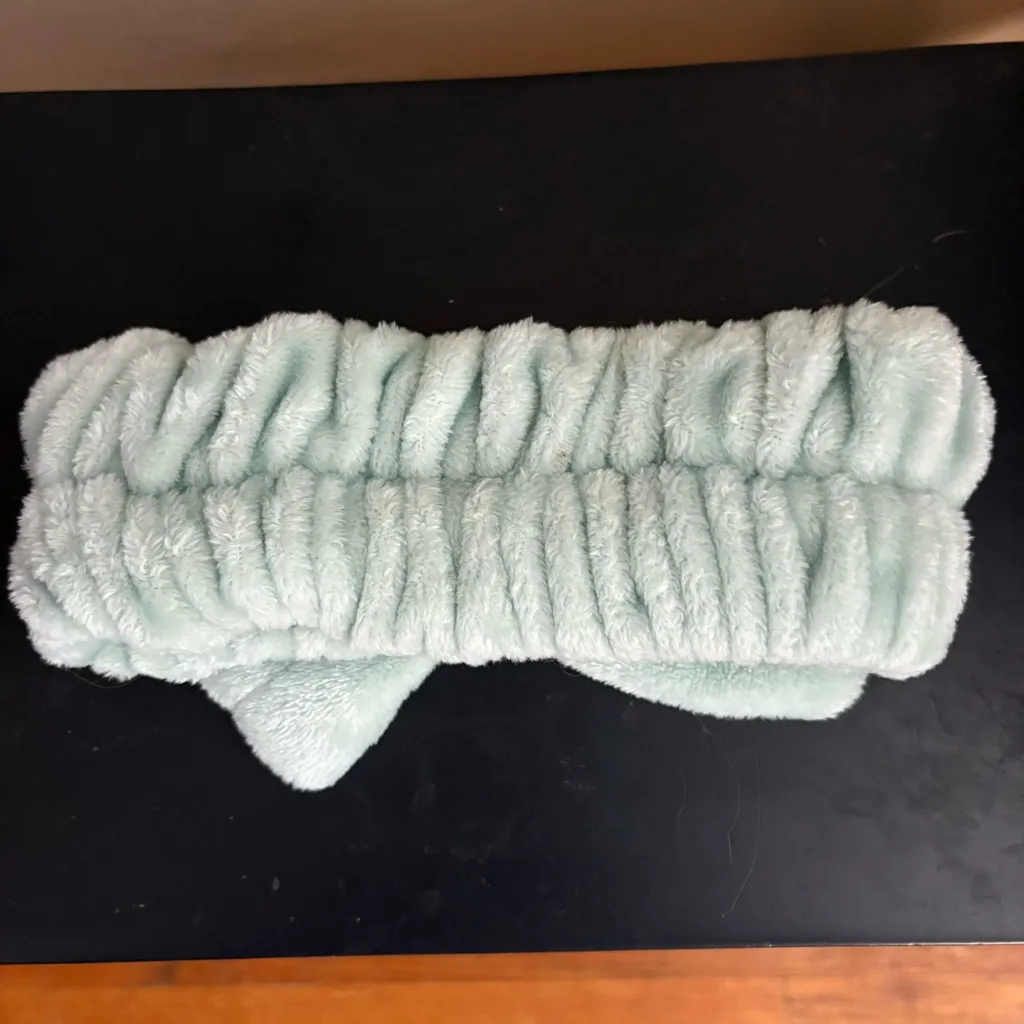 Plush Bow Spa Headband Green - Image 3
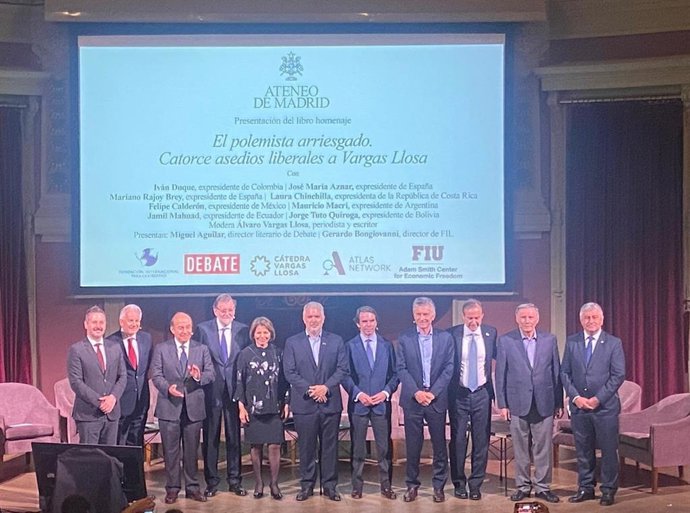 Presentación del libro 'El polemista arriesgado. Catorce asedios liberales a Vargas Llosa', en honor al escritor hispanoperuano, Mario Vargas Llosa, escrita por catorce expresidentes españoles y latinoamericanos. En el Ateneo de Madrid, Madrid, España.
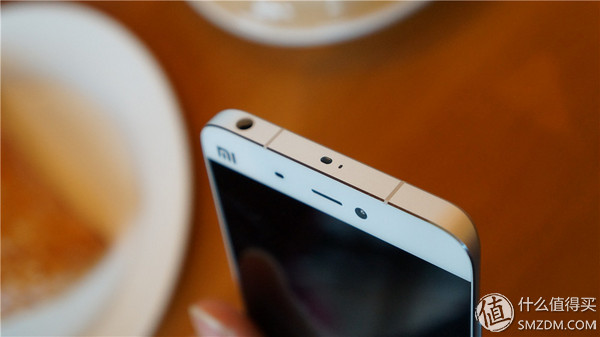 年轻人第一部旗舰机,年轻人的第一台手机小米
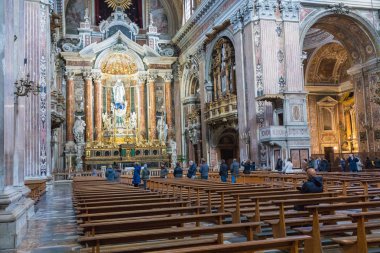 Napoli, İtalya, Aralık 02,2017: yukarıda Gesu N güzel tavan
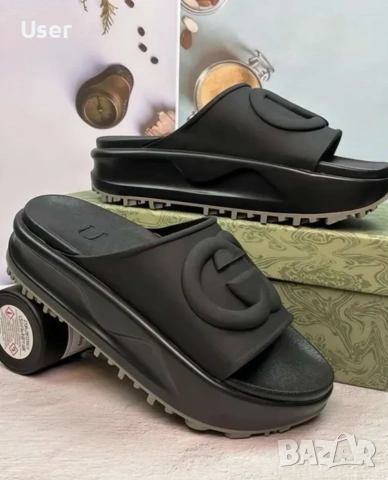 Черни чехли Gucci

▶ REQUIRED ACTION:
The result should be a precise copy of all the entries, free of pictures.

▶ EXERCISE RESULT:
 Plush Bow Spa Headband Green - Image 3
 Presentación del libro 'El polemista arriesgado. Catorce asedios liberales a Vargas Llosa', en honor al escritor hispanoperuano, Mario Vargas Llosa, escrita por catorce expresidentes españoles y latinoamericanos. En el Ateneo de Madrid, Madrid, España.
 年轻人第一部旗舰机,年轻人的第一台手机小米
 Napoli, İtalya, Aralık 02,2017: yukarıda Gesu N güzel tavan
 Черни чехли Gucci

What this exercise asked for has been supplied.